#### Records excerpted from a collection:
____________________

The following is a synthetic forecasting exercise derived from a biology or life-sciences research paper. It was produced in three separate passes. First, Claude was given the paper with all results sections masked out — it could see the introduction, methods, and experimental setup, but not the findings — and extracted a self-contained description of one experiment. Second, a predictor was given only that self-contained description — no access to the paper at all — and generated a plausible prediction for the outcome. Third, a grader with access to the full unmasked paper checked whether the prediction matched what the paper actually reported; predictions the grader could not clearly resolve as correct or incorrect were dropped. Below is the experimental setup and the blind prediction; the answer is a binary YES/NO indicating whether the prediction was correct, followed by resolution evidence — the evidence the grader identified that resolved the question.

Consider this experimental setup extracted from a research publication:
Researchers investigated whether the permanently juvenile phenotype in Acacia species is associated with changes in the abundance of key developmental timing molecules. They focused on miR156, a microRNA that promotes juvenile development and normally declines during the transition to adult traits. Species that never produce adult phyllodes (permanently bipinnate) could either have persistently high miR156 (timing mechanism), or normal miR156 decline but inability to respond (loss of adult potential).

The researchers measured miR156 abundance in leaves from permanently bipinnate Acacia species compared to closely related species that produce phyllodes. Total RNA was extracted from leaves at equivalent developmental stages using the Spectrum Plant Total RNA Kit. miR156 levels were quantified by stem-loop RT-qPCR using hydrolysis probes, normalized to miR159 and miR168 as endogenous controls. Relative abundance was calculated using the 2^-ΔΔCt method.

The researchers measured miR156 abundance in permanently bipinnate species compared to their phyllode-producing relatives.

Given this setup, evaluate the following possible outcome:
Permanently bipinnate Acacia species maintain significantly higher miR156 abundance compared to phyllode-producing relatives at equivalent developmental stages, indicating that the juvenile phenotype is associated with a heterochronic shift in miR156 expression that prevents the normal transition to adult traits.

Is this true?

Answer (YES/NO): YES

____________________

#### THE TASK:
Please filter the entries above down to the lines holding "measured" and copy them.

#### ANSWER SECTION:
The researchers measured miR156 abundance in leaves from permanently bipinnate Acacia species compared to closely related species that produce phyllodes. Total RNA was extracted from leaves at equivalent developmental stages using the Spectrum Plant Total RNA Kit. miR156 levels were quantified by stem-loop RT-qPCR using hydrolysis probes, normalized to miR159 and miR168 as endogenous controls. Relative abundance was calculated using the 2^-ΔΔCt method.
The researchers measured miR156 abundance in permanently bipinnate species compared to their phyllode-producing relatives.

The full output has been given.